Adsorption and formation energies of nucleobase–Fullerene: A first-principles simulation

Abstract

A computational study was conducted using the density functional theory (DFT) method to determine the energy stability of a system composed of deoxyribonucleic acid/ribonucleic acid (DNA/RNA) nucleobase molecules on Fullerene C${}_{60}$ as a potential gene delivery system. The feasibility of the system for gene delivery and nanomedicine applications was assessed by examining the strong geometric bonds formed between Adenine, Cytosine, Guanine, Thymine, and Uracil nucleobases and C${}_{59}$Si molecules in close proximity to Fullerene. The bonding affinities of each nucleobase with Fullerene were observed to follow the order Uracil > Guanine > Cytosine > Thymine > Adenine. Furthermore, calculations of adsorption and formation energies were performed to determine the most stable configuration within the Fullerene structure. Guanine demonstrated the highest stability, indicating its potential as an efficient carrier for the delivery of guanine-based genetic material into cells.
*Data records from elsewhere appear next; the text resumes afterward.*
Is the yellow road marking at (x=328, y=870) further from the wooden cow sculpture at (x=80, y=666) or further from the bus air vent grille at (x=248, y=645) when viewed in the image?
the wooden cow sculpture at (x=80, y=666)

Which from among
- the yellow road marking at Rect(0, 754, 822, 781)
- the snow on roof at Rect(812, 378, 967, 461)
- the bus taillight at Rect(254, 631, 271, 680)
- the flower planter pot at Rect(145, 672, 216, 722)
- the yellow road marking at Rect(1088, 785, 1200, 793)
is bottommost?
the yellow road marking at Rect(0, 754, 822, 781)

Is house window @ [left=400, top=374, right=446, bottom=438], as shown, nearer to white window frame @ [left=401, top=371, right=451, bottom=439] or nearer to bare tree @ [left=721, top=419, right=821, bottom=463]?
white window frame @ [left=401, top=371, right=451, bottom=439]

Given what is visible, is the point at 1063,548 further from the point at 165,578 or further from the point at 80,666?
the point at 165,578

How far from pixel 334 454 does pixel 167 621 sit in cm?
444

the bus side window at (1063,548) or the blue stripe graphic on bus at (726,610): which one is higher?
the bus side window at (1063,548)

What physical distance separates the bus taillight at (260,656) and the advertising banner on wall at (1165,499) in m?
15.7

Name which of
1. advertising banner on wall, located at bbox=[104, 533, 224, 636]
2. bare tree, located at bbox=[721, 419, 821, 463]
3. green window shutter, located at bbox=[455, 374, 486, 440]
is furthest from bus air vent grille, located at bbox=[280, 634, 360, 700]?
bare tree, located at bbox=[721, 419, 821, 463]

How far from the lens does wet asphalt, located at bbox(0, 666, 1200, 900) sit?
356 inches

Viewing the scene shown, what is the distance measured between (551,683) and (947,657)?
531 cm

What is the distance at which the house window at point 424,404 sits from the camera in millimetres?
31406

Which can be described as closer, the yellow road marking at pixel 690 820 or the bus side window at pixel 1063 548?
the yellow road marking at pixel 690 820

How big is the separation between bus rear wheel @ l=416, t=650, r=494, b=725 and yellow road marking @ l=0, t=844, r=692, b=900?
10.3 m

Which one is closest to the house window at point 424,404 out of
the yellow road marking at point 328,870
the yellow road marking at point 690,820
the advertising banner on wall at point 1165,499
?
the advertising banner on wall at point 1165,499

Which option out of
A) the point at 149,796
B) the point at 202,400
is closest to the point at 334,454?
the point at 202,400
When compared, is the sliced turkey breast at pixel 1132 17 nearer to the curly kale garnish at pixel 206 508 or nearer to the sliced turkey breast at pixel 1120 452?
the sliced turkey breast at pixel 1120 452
Additionally, the Fullerene surface exhibited a high propensity for Cytosine adherence, as evidenced by the lowest adsorption energy observed for the interaction between Cytosine and Fullerene. The potential application of Si-doped Fullerene C60 as a gene delivery system was highlighted, based on the strong interactions observed with DNA/RNA nucleobase molecules. These valuable insights will contribute to the development of efficient gene delivery strategies and offer promising prospects for advancing gene therapy and nanomedicine.